Food is not a human right because it cannot reasonably be so. This is not a question of libertarianism but common sense. You have to think of it from the point of view of what happens when something goes wrong. Let me give two quick paragraphs of questions to illustrate the inevitable quandaries.
Let's say that I, living in Washington State, in the U.S., am dissatisfied with my portion of the apple harvest. So, I go to court and claim that my right to food has been violated. First, against whom do I file the claim? Is it King County? The state government? The federal government? Is it the apple growers? Which apple growers?
Since Washington produces so many apples, the state would have to sell a great many. Say they sold too many in my view. Say there was a shortage because a particular grower decided to sell his land late in the harvest. Say the government claims the money it got from apple sales was insufficient to buy enough beef. Now whose fault is that? The government's? Which government? Is the entire beef industry to blame or only those ranchers bringing cattle to market when Washington state wanted to buy beef?
The above is why we basically have two underlying concepts of rights in the US and Britain: negative rights (that which people and governments must *not* do to an individual) and property rights - *not* so-called "positive rights". Positive rights turn inevitably into a quagmire. What you all are talking about with a "food right" only makes sense as a property right to food production - a civil entitlement to a government subsidy like Medicare. That's fine, but it isn't a right. It's a contract among parties. Within the contract each member has rights, but there is no general, a priori right informing the contract, other than the right of citizens to, through duly-elected legislatures, create large-scale, civil agreements amongst themselves.
Once you talk about food production in the real world, however, you take the question international and then you are in the world of treaties. If we want to say "There should a be a world food treaty," I say that's great. That statement, however, is miles away from saying there is a "right" to food. This "right" construction is naive, silly and without value.
Hakki,
You have property rights to your well water and the fish in public waters. In American you could sue and win.
Heartfield,
Clearly you see the problem but I think the transition to positive or social rights never loses sight of the idea of contracting among free people. As Justin says: "You have to be able to say what the right is _to_, you see, or the claim that there is a right is empty." Claims cannot remain vague and general demands on government but must ultimately be delineated and specified between consumers and producers, just as they are in a national health service, for example.
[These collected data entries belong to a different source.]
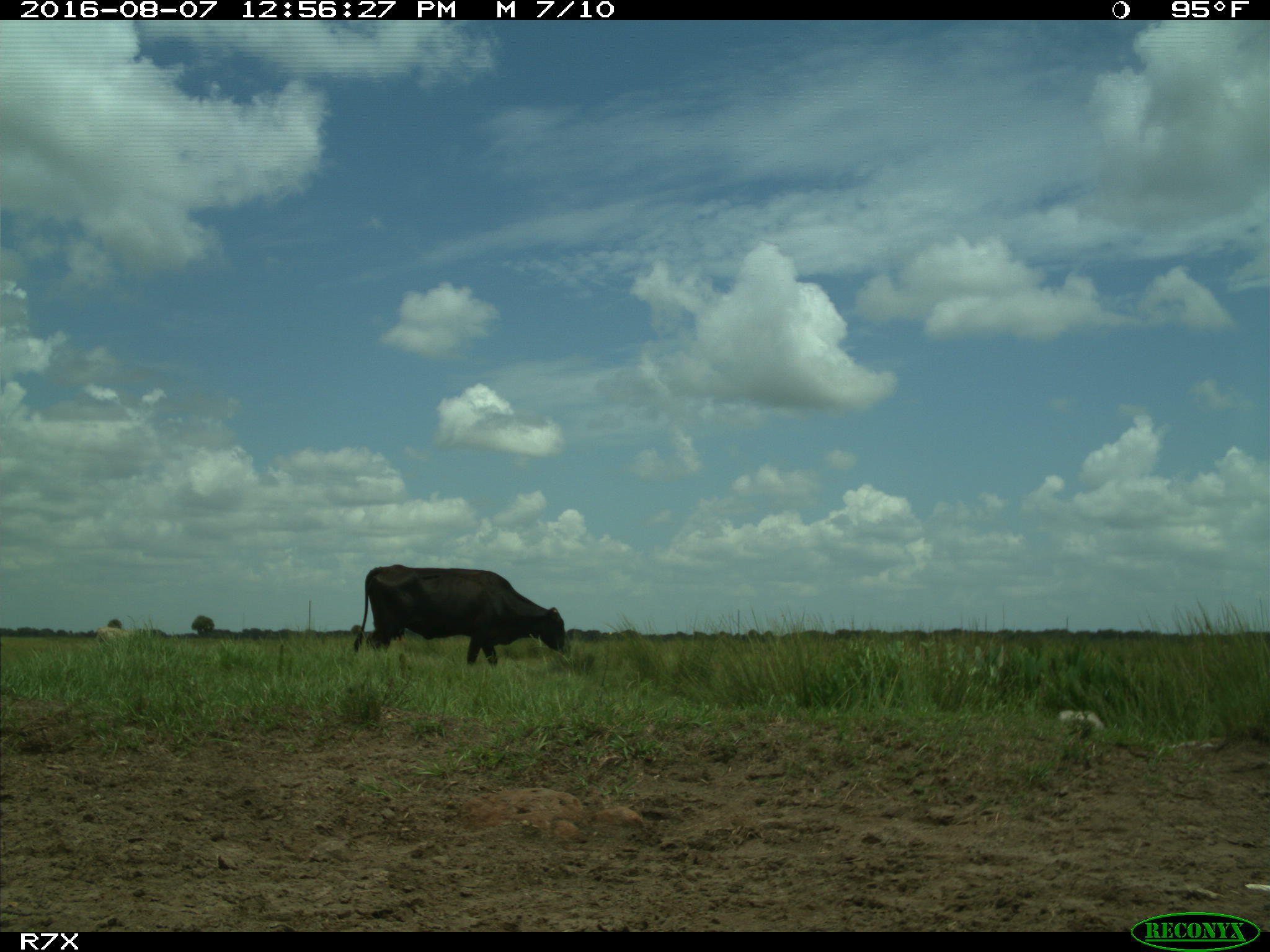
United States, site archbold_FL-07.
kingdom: Animalia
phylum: Chordata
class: Mammalia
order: Artiodactyla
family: Bovidae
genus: Bos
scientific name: Bos taurus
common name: domestic cow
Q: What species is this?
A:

A national health plan is not a "right" to healthcare, but a broadly-based contract among providers, consumers and a government administrator/mediator. The only difference is that the contract is not forged among the participants but in the legislature, a proper venue for such a generalized social contract.
Dennis Breslin,
When you talk about the "vocab[ulary] of rights" you have hit the nail on the head, if unwittingly. This "food right" is just empty verbiage, vocabulary unattached to rigorous thinking. A right doesn't exist simply because we speak of it.
Yoshie,
The U.S. language on this stupid Rome accord seems reasonable to me. See above.
Justin Schwartz,
You are opening a whole can of worms with the right to money enough for a living. I agree with you but this is new territory. Credit money, being created by government and bank fiat, is indeed a commodity to which we could establish a general right. It is far different from food because it is itself a contract of sorts. This is the way down which socialism will ultimate travel, in my view.